Geleneksel iletişim yöntemleri üzerinde kişişel iletişim yapmak pahalı ve zahmetli olduğu için markalar kitle iletişimi yapmak zorundalar. Bir iletişimci olarak bunun sonuna kadar arkasındayım. Ama gelenekseller üzerinde yapılanlardan dolayı son 5 sene içinde devasa bir mecra, bir iletişim kanalı haline gelen ve markalara, ajanslara neredeyse a’dan z’ye kadar detaylı bir konumlandırma ve hedefleme imkanı sunan, sanal ortamda kişilerin attığı her adımı bir “big brother” edasıyla takip edip datalandıran ve bu datayı anlamlı kılmaya çalışan bir mecra olduğunu söyleyen sosyal medyada, dijital medyada yine aynı kitle iletişimin yapılması çok yanlış.
Ne kadar yanlış olduğunu soldaki görselden görmeniz mümkün.

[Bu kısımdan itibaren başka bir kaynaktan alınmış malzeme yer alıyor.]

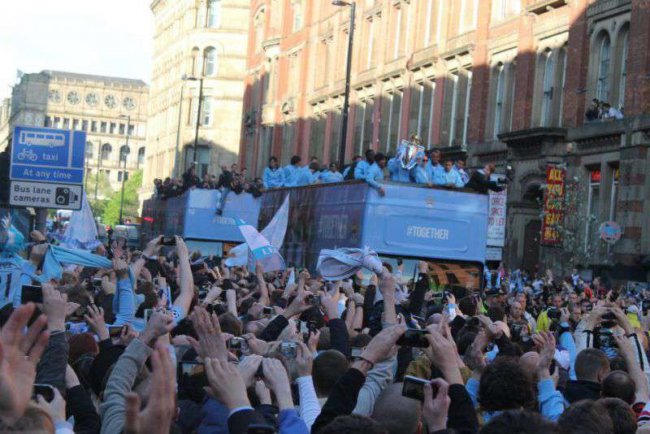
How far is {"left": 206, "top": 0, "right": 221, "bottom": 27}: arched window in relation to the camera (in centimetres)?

Yanda kişisel facebook profilimin sağ tarafında çıkan facebook ads, flyer, facebook sponsorlu bağlantılar adları ile anılan reklamların bende bıraktığı izi görebilirsiniz.
Ben bilinçli bir kullanıcıyım da kimi zaman facebook’a böyle geri bildirimler veriyorum, bu reklamlar benim için ilgisiz diyorum ve o da sağolsun çok düşünceli bir kanal ki bana; “erdal’cığım madem sen bu reklamı beğenmedin, neleri beğeneceğini bana söyle ben de sana ona göre reklamlar göstereyim” diyor.

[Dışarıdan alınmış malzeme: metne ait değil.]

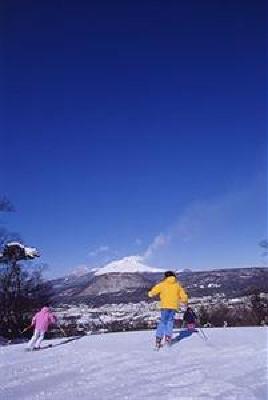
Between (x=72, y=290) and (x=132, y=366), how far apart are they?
154 feet

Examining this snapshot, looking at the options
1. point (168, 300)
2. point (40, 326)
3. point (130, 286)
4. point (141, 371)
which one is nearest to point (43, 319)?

Keşke markalar da, ajanslar da (ki bu reklamları veren markaların çoğunun ajanslarla çalışmadığını tahmin etmekten öte bilen biri olarak) ya da bu reklam satın almasını yapan kişiler de facebook kadar düşünceli hatta ondan öte analitik reklam planlaması ve hedeflemesi yapabilecek zekada olsalar.
Facebook’ta 32 milyon kişi varmış; verin reklamı gitsin. Hiçbir markanın net 32 milyonluk hedef kitlesi yoktur.

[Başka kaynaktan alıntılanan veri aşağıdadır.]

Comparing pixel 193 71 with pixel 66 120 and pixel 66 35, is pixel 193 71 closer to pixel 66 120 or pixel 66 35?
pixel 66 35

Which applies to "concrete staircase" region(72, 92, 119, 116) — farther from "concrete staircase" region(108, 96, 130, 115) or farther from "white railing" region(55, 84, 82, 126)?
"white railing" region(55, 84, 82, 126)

Ya işte Facebook’ta yaş aralığı seçilebiliyor 18 yaş üstü herkesi seçelim; hiçbir markanın net 17 milyonluk hedef kitlesi yoktur.
Facebook’ta yaş aralığına artı olarak, şehir ve evli olup olmadığı hatta kaç aylık/yıllık evli olup olmadığı seçilebiliyormuş, seçin bize 24-45, Ankara’da yaşayan, 6 ay ya da 1 yıl önce evlenmiş kişileri. Vb. Vb. Vb. Emin olabilirsiniz ki o kişiler içinde dahi markanızın hedef kitlesi içinde olmayan hatta hayatında markanızın adını duymamış kişiler olacaktır.
Ama size hedef kitle seçimi yaparken; “ülke, şehir, cinsiyet, yaş aralığı, eğitim durumu, aile durumu, ilgi alanları, ilgi alanları içinde köpeği ya da kedisi olup olmadığı, yemek yemeği mi yoksa yapmayı mı sevdiği ondan öte spor olarak kriket’i sevse sizin için uygun mudur?” diyen bir reklam kanalında bin gösterim maliyeti (CPM) 0.02 TL dahi olsa bence israf edilecek bir para olmamalı ondan öte “clutter” yani kirlilik olarak çöpe gidecek bir reklam planlanmamalı, yayınlanmamalı, benim önüme düşerek ilgisiz olarak işaretlenmemeli.